DOCUMENT PASSAGE
# GO puppy!



## LibertyME (Jan 6, 2007)

Wow!! Wonderful shot


----------



## GoldenSail (Dec 30, 2008)

Wow that is beautiful!


----------



## DNL2448 (Feb 13, 2009)

What a handsome boy! So proud of his prize, as he should be.


----------



## Laurie (Sep 20, 2009)

He's gorgeous!!!!!


----------



## cmichele (Jan 16, 2009)

So gorgeous!


----------



## Cowtown (Sep 23, 2009)

That's awesome! Look at Slater puppy go!

Jeff


----------



## hotel4dogs (Sep 29, 2008)

what a great shot! he's loving bringing his prize back!


----------



## tippykayak (Oct 27, 2008)

Lookin' good!


----------



## rappwizard (May 27, 2009)

Not too long before he's going to have some initials behind his name!


----------



## Oaklys Dad (Dec 28, 2005)

Love that shot. He looks so proud of himself.


----------



## Ambesi (Jul 16, 2009)

What a beautiful picture. So proud of his bird. Looks like a lot of fun!


----------



## sammydog (Aug 23, 2008)

Great picture! He really is a great looking guy! I see some initals coming soon as well!


----------



## GoldenJoyx'stwo (Feb 25, 2007)

Beautiful! And a great photo to make 2D or 3D!


----------



## scottbldr (Aug 29, 2009)

Great photo! Love the name too!

Robert


----------



## Traz (Jan 19, 2009)

Very nice. Mine could do that....but they would be running around making me chase them to get it. LOL
It will be fun to watch him grow.


----------

EXTRACTED MATERIAL
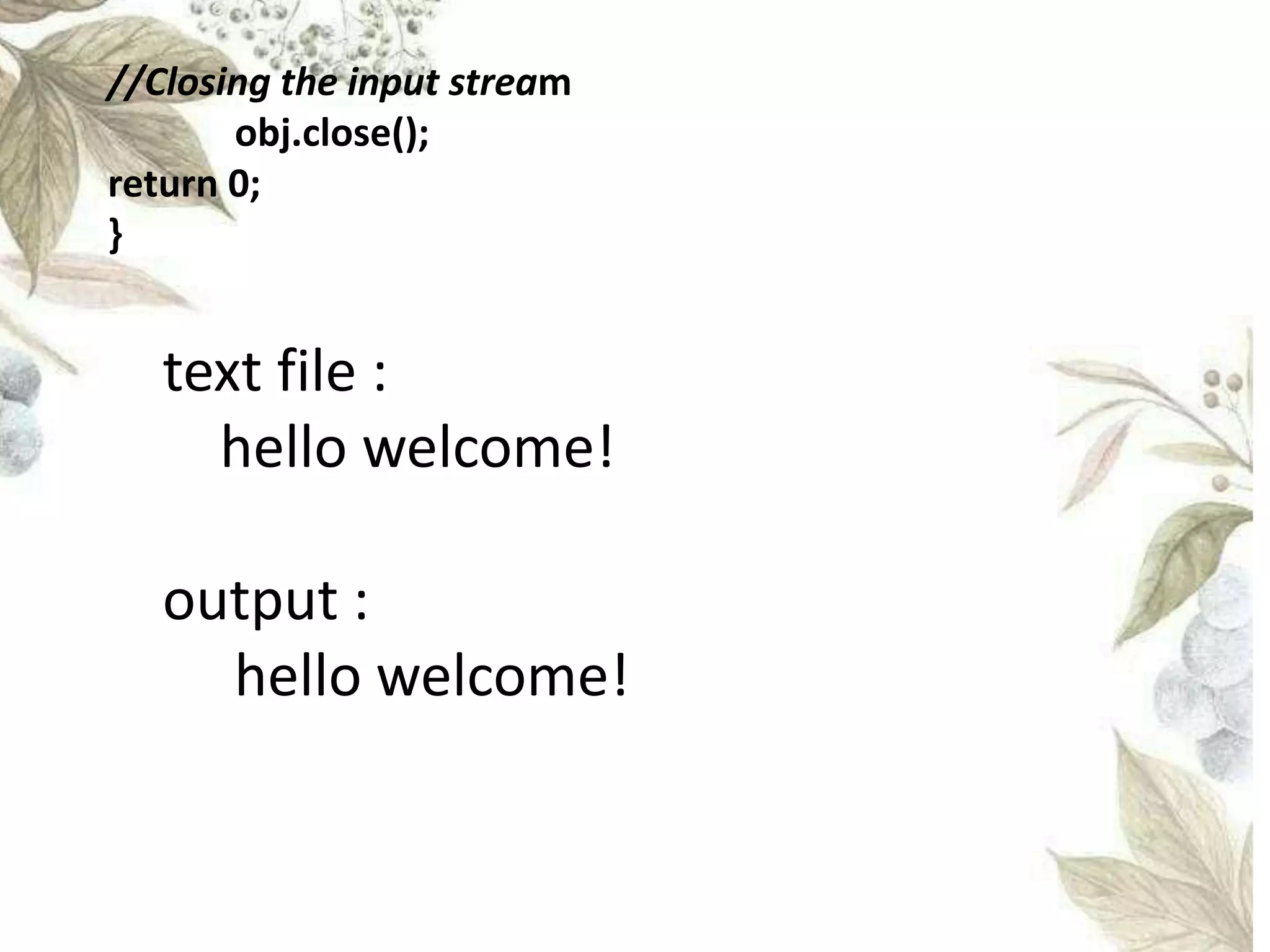 //Closing the input stream
obj.close();
return 0;
}

text file :
hello welcome!

output :
hello welcome!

PROMPT
Transcribe the full "GO puppy!" forum thread above, reproducing every post without changes.

TASK RESPONSE
# GO puppy!



## LibertyME (Jan 6, 2007)

Wow!! Wonderful shot


----------



## GoldenSail (Dec 30, 2008)

Wow that is beautiful!


----------



## DNL2448 (Feb 13, 2009)

What a handsome boy! So proud of his prize, as he should be.


----------



## Laurie (Sep 20, 2009)

He's gorgeous!!!!!


----------



## cmichele (Jan 16, 2009)

So gorgeous!


----------



## Cowtown (Sep 23, 2009)

That's awesome! Look at Slater puppy go!

Jeff


----------



## hotel4dogs (Sep 29, 2008)

what a great shot! he's loving bringing his prize back!


----------



## tippykayak (Oct 27, 2008)

Lookin' good!


----------



## rappwizard (May 27, 2009)

Not too long before he's going to have some initials behind his name!


----------



## Oaklys Dad (Dec 28, 2005)

Love that shot. He looks so proud of himself.


----------



## Ambesi (Jul 16, 2009)

What a beautiful picture. So proud of his bird. Looks like a lot of fun!


----------



## sammydog (Aug 23, 2008)

Great picture! He really is a great looking guy! I see some initals coming soon as well!


----------



## GoldenJoyx'stwo (Feb 25, 2007)

Beautiful! And a great photo to make 2D or 3D!


----------



## scottbldr (Aug 29, 2009)

Great photo! Love the name too!

Robert


----------



## Traz (Jan 19, 2009)

Very nice. Mine could do that....but they would be running around making me chase them to get it. LOL
It will be fun to watch him grow.


----------